TASKS TO COMPLETE =>
1 – Transcribe the section of the passage on camphor in Formosa that opens with the words containing "The ferryman at" and closes with "champagne to beer.".
2 – Pick up the passage on camphor in Formosa from where it stops and continue it.

PROVIDED TEXT =>
↓↓↓
It was paradoxical that the savage head-hunters of Formosa were both an impediment and a boon to the camphor industry. As forests were cut down, the head-hunters were driven further back into the mountains. The camphor workers were never safe in the forest. They moved in the company of armed guards, and there was always the danger of ambush. And yet, if this menace had not existed, the camphor forests would have disappeared long ago. Thanks to the head-hunters there were still large tracts of virgin camphor forests in Formosa.

Camphor trees grew best on moderate, well-drained slopes, not over 4,000 feet in elevation, with ample sunlight. Nowhere else in the world had these trees attain such height and girth. Trees from 35 to 40 feet circumference at the base had been noted, but trees of 20 feet are considered a very ample specimen. An average tree with a circumference of 12 feet yielded 6,600 pounds of camphor worth about $5,000. Strictly speaking, there were no camphor forests, as the camphor laurel was only one of a number of trees growing together.

Natives stills were scattered throughout the district where crude camphor is collected, packed in tins, and carried down the mountain to the nearest railway line, whence it goes to the refinery in Taihoku. Mrs. Kirjassoff visited one of these native stills. She had motored about ten miles beyond Urai, the first savage village south of Taihoku. [Note: the author refers to the indigenous people of Formosa as savages, their regions as savage county, and their possessions as savage dwellings, etc.] Her group motored as far as Sintian, and from there hiked or rode sedan chairs. They had to cross several streams and always found a Chinese ferryman with sampan waiting at the bank.

The ferryman at the last stream they crossed was an old “ripe” savage. He considered the party as his brothers saying “We are not like these” pointing to a few Japanese and Chinese in the back of the sampan. The Formosan savages had the belief that, besides themselves, there were only two types of people, Chinese and Japanese, and if a person was neither them then they must be a relation.
At Urai they stopped for lunch at a Japanese inn, and the entire savage population turned out to watch them eat. They had some caviar sandwiches in their lunch baskets, and when they were finished eating, there was one left. The author gave it to an old savage chief. He ate it with relish and asked for more. A bread-and-butter sandwich was not to his liking, however. She assumed he would have preferred champagne to beer.
↑↑↑
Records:
↓↓↓
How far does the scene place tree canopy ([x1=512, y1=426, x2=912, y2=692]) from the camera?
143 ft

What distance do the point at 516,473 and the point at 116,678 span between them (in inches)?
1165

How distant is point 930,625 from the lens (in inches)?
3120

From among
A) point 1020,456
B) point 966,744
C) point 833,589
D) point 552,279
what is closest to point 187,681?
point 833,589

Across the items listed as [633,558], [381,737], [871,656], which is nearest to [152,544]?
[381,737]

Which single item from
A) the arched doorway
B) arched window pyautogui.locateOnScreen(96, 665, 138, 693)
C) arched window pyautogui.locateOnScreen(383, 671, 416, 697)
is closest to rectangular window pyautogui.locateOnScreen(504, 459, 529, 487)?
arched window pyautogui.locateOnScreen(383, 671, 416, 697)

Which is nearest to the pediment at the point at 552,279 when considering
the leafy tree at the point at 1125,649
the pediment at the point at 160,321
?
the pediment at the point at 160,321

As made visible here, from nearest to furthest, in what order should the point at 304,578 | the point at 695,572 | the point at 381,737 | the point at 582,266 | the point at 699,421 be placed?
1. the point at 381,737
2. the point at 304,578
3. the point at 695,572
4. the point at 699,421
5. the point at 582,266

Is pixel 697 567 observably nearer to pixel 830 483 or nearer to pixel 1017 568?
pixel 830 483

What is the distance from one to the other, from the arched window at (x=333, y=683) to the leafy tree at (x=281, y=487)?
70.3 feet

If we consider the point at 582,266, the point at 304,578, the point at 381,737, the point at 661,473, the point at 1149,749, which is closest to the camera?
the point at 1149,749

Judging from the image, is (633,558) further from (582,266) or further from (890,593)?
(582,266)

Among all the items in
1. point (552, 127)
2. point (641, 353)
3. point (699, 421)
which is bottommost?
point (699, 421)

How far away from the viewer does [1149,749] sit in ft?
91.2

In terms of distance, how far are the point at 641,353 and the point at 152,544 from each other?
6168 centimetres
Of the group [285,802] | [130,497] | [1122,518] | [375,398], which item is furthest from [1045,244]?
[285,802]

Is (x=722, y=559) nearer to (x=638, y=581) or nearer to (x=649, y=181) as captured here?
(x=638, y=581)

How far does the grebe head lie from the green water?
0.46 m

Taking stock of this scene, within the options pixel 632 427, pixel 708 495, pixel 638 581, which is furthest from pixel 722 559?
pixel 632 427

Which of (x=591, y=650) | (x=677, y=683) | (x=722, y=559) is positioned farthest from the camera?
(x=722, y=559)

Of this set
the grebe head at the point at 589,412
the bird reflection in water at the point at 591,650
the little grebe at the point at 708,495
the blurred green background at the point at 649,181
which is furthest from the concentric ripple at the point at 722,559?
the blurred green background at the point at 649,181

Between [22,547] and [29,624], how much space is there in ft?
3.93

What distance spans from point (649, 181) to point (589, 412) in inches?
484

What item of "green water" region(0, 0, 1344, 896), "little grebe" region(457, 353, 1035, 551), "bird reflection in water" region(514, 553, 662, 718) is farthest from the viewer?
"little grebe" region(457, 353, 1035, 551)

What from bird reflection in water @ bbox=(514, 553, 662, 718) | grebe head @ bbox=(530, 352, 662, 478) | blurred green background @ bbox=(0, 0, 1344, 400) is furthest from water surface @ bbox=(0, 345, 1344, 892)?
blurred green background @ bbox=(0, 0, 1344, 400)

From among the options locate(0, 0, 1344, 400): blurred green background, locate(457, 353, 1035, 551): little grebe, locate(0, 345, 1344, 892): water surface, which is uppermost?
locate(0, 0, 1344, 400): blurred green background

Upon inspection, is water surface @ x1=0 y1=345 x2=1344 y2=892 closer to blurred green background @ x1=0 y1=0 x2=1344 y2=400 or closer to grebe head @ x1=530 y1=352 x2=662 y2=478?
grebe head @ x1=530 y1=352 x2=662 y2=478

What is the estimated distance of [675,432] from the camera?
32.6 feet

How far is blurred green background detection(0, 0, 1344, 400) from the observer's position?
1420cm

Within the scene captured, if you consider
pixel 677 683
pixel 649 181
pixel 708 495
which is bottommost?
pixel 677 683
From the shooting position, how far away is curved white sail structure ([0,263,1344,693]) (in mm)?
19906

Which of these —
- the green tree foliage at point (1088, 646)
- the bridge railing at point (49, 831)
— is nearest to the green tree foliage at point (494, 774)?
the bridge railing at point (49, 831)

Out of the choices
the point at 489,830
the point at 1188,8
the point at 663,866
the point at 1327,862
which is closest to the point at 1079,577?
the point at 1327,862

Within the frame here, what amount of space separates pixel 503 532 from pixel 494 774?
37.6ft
↑↑↑
RESULTS FOR EACH TASK =>
1 –
The ferryman at the last stream they crossed was an old “ripe” savage. He considered the party as his brothers saying “We are not like these” pointing to a few Japanese and Chinese in the back of the sampan. The Formosan savages had the belief that, besides themselves, there were only two types of people, Chinese and Japanese, and if a person was neither them then they must be a relation.
At Urai they stopped for lunch at a Japanese inn, and the entire savage population turned out to watch them eat. They had some caviar sandwiches in their lunch baskets, and when they were finished eating, there was one left. The author gave it to an old savage chief. He ate it with relish and asked for more. A bread-and-butter sandwich was not to his liking, however. She assumed he would have preferred champagne to beer.

2 –
The still they visited was operated by members of one Chinese family. Several men were gouging chips from the trunk of a camphor tree with adzes while others were in the still feeding the fires. Adjoining the still was a shanty where the workers lived. In the front door was a woman preparing the afternoon meal, while beside her a little boy was playing blocks with chips from which the camphor had been extracted.

The stills were operated by placing camphor chips in a retort over boiling water. As the camphor vaporized it passed through pipes into submerged vats, which were arranged that cool water from a mountain stream could be ran over them to accelerate crystallization. After the camphor had crystallized the vats were opened, and the product was placed on wooden troughs to allow whatever free oil to drain off. This oil would yield 90% of crude camphor in the process of refining.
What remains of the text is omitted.